You can create sensitive information types based on keyword dictionaries and lists through the Microsoft Purview compliance portal by following these steps:
- Navigate to the Microsoft Purview compliance portal (https://compliance.microsoft. com), expand Data classification, select Classifiers, and then select Sensitive info types, as shown in Figure 10.1.

Figure 10.1 – Classifiers page with Sensitive info types tab selected
- Click Create sensitive info type.
- On the Name your sensitive info type page, enter values for the Name and Description fields. Click Next.
- On the Patterns page, select either Create pattern or Create one now.

Figure 10.2 – Define a pattern
- On the New pattern flyout, set Confidence level, choosing from either High confidence, Medium confidence, or Low confidence.
- Under Primary element, click Add primary element and select either Keyword list or Keyword dictionary.

Figure 10.3 – Primary element selection
- Configure the list or dictionary.
If configuring a keyword list, follow these steps:
- Enter an element ID (name).
- In the Keyword group #1 area, enter a list of keywords separated by a new line character (with the Return key). You can enter up to 50 keywords in a group and specify them as either case-sensitive or case-insensitive by placing them in the respective area, as depicted in Figure 10.4:

Figure 10.4 – Creating a keyword list
- Select either Word match (recommended) or String match as the match type. Word match matches whole words only (slid will match slid but not slide, slides, or sliding), while String match will match substrings inside of larger words or strings (for example, slid will match slid, slide, slides, and sliding).
- Click Add another keyword group to configure another set of keywords to be added to this keyword list.
- Click Done when finished.
If configuring a keyword dictionary, follow these steps:
- Enter a Name value for the keyword dictionary.
- In the Keywords area, enter the keywords that will appear in the dictionary. Alternately, select Upload a dictionary and browse to a TXT or CSV file containing a large list of terms, as shown in Figure 10.5:

Figure 10.5 – Creating a keyword dictionary
- Click Done.
- If secondary or supporting elements will be used, set the Character proximity value to be used to evaluate whether the primary and supporting elements are close enough to each other to count as a match. Proximity is a mathematical distance calculation. For example, with a character proximity of 40, the employee keyword would match the id supporting element in the phrase The employee entered her company-issued id number in the form. However, with a character proximity of 10, there would be no match.
- If supporting elements will be used to define this sensitive information type, click Add supporting elements or group of elements, and then select the appropriate types of objects. You can add individual elements (such as more keyword lists, keyword dictionaries, regular expressions, or functions) as well as groups that contain multiple element types and configurations.

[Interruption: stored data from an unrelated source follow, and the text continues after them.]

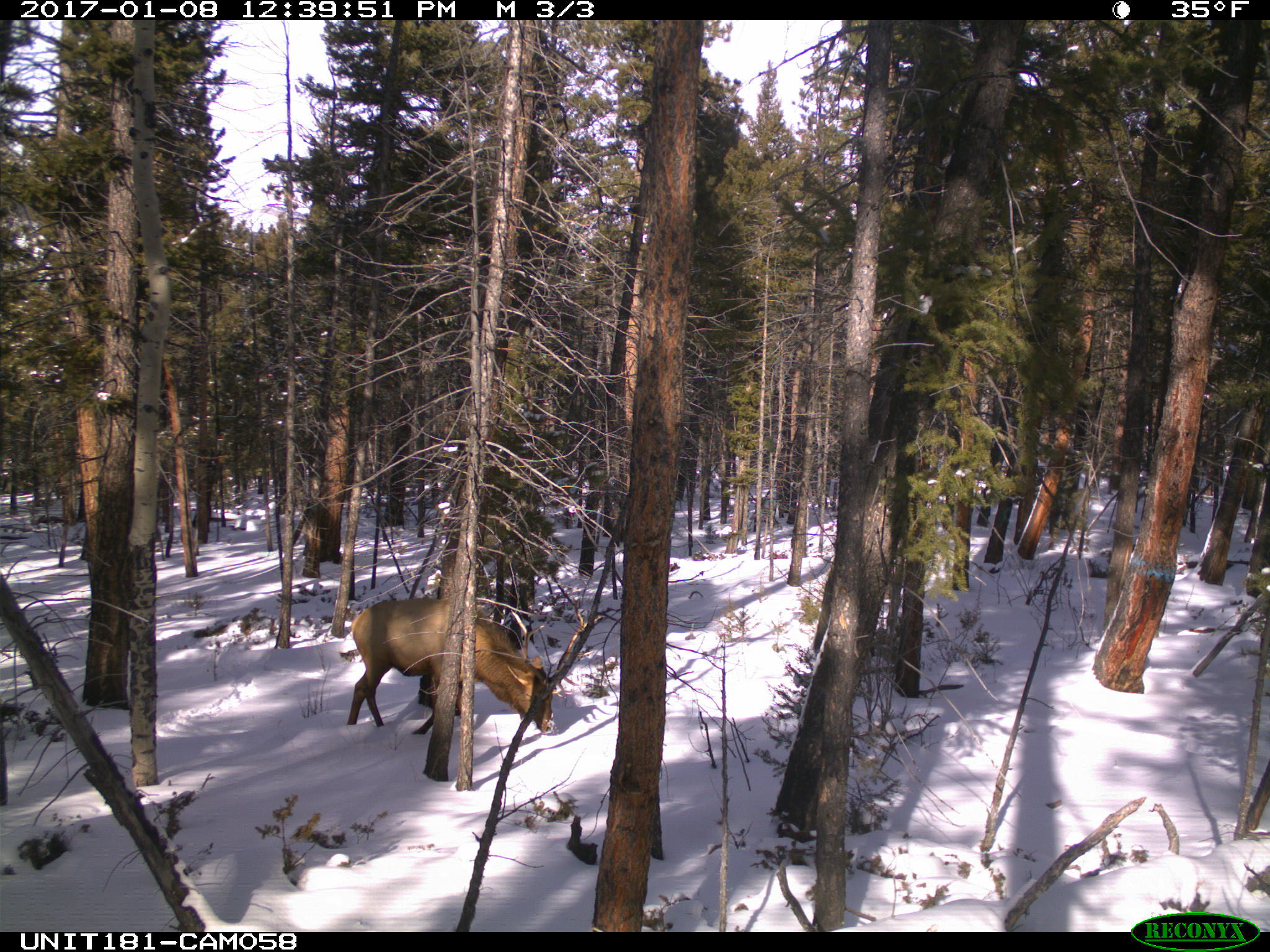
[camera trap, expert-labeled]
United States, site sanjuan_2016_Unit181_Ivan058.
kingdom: Animalia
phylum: Chordata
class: Mammalia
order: Artiodactyla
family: Cervidae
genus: Cervus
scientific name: Cervus elaphus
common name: red deer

Figure 10.6 – Adding supporting elements
Supporting Element Deep-dive
Supporting elements can be simple (as in just additional keywords, keyword dictionaries, or built-in functions) or complex regex queries that can also have an additional concept of validators applied to them. Validators are special functions that perform calculations (such as the Luhn check for credit cards) that aren’t necessarily easily expressed with text strings or pattern matches. All supporting elements support proximity as well.
- Use Additional checks to make any required customizations to the rules. Customizations might include requiring or excluding certain patterns, requiring or excluding duplicate characters or items, or requiring or excluding particular suffixes.
- Select Create.
- Click Create pattern to add another pattern for this sensitive information type, repeating steps 4 through 11. When finished, click Next.
- On the Recommended confidence level page, select a confidence level and click Next.
- On the Finish page, verify that everything meets your requirements and click Create.
You can now use the sensitive information type throughout the M365 Purview solution.